My nephew thinks I bought this book for him. While he’s somewhat correct — it really is a fun book to read to a child, so borrow one (a child, that is) if you have to — apparently I am still working on my “sharing” skills, because this one lives at my house, not his.
It’s about a young pig named Poindexter who is shy around his relatives and other kids in the neighborhood, preferring to read to the stuffed animals in his room instead of joining the kids outside. This reminds me so much of my nephew, who gathers his stuffed animals around him during bedtime stories, saying, “Come here, friends!” (Although he also loves running around outside, but I digress.) Poindexter is perfectly happy with this arrangement, but how is a well-adjusted, well-read young pig to make friends with other animals that are not stuffed? He finds solace in the local library, where he sits and reads but also helps the librarian push the book cart and reshelve books. I was a very happy aunt indeed when I pointed to the picture and asked where Poindexter was going, and my nephew immediately responded, “Library!”
Then one day a turtle named Shelby walks into the library, peeking from beneath his shell. He is looking for books on how to make friends, and Poindexter shows him where they are shelved. Together they read the aptly titled How to Make a Friend, following the steps and forging a new friendship right then and there. What I especially liked was that Poindexter also helps a mole find a book about reading in dark tunnels and recommends further reading for his new turtle friend (How to Play with Stuffed Animals, a natural follow-up). Poindexter has “future librarian” (or bookseller) written all over him.

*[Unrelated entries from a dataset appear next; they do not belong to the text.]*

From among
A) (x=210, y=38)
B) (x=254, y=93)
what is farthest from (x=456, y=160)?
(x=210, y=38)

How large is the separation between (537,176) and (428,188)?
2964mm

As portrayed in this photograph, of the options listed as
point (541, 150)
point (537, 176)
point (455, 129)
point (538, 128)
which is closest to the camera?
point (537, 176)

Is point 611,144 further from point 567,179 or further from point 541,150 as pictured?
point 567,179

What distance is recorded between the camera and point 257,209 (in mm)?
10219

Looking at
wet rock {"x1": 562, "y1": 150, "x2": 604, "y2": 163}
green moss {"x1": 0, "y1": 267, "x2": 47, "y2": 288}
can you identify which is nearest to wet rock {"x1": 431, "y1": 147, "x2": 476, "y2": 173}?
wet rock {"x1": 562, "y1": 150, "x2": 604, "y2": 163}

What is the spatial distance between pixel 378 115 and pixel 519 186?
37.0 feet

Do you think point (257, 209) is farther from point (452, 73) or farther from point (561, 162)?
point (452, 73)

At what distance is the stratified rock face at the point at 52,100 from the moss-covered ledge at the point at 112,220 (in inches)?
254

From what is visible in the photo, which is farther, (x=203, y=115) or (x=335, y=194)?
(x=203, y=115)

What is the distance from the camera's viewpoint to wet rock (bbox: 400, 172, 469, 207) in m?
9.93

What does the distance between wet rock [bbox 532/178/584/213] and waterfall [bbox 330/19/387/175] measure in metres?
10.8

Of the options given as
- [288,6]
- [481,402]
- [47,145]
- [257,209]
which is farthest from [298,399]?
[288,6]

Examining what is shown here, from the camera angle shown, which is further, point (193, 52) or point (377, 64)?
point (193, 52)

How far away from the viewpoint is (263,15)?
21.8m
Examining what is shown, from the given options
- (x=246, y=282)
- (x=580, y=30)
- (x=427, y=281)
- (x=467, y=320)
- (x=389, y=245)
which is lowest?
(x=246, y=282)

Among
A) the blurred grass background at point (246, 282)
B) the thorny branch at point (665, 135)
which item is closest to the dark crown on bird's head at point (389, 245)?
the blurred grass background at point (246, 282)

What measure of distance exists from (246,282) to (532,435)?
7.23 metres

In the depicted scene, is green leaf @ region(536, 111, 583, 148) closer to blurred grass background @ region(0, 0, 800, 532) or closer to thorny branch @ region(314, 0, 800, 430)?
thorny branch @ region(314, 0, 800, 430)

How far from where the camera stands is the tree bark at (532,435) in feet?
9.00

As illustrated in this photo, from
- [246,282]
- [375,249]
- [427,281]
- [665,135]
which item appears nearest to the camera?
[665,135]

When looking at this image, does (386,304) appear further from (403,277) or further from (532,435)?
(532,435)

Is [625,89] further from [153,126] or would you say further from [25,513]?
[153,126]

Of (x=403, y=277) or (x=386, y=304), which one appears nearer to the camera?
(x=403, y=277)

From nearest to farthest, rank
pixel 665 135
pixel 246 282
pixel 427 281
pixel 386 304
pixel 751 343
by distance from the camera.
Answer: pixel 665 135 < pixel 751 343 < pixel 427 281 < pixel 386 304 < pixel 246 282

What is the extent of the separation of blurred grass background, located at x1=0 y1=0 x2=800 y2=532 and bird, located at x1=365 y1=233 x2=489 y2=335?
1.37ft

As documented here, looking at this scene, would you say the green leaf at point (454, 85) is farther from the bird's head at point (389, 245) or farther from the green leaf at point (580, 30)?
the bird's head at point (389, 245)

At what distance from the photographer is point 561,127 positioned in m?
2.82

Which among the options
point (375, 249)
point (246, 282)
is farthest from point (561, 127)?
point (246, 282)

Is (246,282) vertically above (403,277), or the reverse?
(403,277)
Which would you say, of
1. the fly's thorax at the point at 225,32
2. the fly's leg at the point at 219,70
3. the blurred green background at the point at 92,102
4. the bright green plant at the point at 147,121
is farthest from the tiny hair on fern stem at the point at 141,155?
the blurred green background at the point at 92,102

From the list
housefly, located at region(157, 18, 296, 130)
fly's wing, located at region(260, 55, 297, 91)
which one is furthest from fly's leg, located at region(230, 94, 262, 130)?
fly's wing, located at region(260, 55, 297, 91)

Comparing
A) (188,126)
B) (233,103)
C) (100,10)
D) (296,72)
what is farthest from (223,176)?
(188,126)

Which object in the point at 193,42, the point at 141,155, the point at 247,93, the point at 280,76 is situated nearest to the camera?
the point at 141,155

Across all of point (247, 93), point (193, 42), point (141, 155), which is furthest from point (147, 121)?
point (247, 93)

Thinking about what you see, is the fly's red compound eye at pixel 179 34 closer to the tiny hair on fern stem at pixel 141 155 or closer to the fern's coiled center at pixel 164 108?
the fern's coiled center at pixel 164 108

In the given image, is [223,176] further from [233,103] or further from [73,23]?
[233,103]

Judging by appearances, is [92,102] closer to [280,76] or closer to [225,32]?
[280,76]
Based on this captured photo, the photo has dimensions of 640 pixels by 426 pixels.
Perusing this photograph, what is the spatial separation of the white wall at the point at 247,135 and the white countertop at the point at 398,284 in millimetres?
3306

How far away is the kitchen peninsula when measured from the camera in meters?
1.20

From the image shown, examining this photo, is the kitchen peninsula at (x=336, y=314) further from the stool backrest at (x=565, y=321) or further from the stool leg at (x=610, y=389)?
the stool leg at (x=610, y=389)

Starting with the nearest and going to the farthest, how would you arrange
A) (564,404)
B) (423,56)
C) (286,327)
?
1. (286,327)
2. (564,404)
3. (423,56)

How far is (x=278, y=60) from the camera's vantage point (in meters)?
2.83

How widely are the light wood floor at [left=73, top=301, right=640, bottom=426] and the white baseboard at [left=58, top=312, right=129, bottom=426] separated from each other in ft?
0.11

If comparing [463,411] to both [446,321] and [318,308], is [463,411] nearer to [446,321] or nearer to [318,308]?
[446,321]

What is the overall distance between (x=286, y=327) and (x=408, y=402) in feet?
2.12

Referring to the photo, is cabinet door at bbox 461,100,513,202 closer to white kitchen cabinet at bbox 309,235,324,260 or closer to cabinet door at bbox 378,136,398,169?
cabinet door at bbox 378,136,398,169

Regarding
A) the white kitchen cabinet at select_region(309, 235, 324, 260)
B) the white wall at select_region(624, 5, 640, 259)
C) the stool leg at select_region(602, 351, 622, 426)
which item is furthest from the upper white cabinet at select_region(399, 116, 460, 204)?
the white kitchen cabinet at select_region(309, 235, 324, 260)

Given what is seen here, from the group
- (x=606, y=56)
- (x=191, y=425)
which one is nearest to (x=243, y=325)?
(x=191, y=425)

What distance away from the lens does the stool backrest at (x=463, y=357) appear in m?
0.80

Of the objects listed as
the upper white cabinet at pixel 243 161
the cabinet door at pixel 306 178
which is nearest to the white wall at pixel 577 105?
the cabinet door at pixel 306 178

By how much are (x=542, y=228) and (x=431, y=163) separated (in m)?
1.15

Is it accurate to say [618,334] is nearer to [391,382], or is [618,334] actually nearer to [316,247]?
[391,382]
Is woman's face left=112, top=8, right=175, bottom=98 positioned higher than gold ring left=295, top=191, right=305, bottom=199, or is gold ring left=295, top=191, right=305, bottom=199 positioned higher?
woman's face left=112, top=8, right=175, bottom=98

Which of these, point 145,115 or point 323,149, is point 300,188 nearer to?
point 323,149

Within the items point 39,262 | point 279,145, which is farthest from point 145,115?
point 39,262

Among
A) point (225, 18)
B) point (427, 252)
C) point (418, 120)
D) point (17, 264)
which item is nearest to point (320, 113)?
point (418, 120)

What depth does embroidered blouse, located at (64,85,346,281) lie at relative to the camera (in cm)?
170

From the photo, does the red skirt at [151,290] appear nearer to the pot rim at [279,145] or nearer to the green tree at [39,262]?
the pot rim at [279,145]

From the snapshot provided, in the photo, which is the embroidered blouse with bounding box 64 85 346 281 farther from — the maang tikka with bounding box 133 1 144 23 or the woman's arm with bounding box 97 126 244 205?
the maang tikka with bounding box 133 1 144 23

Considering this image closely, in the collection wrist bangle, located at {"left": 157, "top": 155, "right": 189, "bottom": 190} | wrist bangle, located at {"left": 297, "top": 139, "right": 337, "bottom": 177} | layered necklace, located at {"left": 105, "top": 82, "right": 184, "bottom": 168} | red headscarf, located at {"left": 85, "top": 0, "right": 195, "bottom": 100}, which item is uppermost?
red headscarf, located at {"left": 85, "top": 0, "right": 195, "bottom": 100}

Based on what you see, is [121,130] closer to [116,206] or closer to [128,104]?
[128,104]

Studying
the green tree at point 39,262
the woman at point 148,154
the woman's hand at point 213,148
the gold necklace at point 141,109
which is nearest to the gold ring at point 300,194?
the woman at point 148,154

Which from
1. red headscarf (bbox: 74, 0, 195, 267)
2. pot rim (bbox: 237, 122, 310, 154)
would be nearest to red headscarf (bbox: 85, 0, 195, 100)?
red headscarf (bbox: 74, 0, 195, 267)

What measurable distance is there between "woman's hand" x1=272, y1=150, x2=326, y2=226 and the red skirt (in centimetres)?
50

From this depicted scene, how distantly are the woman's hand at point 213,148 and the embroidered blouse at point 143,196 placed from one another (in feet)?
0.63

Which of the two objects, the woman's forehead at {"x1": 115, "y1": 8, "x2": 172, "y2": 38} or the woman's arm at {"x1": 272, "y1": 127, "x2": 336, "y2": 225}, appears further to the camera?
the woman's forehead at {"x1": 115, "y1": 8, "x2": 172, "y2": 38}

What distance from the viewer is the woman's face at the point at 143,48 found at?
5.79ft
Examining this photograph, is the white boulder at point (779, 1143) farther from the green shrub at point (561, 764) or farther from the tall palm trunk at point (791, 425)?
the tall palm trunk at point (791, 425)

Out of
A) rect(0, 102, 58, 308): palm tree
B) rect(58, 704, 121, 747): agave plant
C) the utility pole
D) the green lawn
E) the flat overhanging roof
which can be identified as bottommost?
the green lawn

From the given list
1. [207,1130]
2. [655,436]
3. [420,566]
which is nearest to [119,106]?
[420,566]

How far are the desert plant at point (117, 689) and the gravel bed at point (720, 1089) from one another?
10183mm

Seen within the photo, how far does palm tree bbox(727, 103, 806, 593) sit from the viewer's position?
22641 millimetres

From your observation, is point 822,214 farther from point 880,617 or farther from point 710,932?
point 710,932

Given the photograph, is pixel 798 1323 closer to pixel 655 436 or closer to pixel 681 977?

This book is a sweet testament to friendship, reading in public, and shared experiences without any overt preaching. Poindexter’s reading habit is not passive; rather, he reads to others, helps them find books, and learns how to take care of a library. Thus his “book smarts” become an asset in dealing with the real world. Illustrated by author Mike Twohy, who was a cartoonist for the New Yorker magazine for over 30 years, the drawings lend an endearing and winsome quality to the book. The text also carries a subtle witticism that will be enjoyed by adults and children alike. For instance, this exchange:
‘I’m not very good at reading big words yet,’ said the turtle.
‘Oh,’ said Poindexter. ‘This book is called How to Make a Friend. If you want me to read it to you, I will — but you should bring your ears up more.’
Not only is it a line that is sure to make you smile, but it also serves to advance the plot, as it were, by pulling the turtle gradually out of his shell (both literally and figuratively).
All in all, a wonderfully crafted story that is sure to enchant and amuse young children and their adult bedtime readers alike. Highly recommended.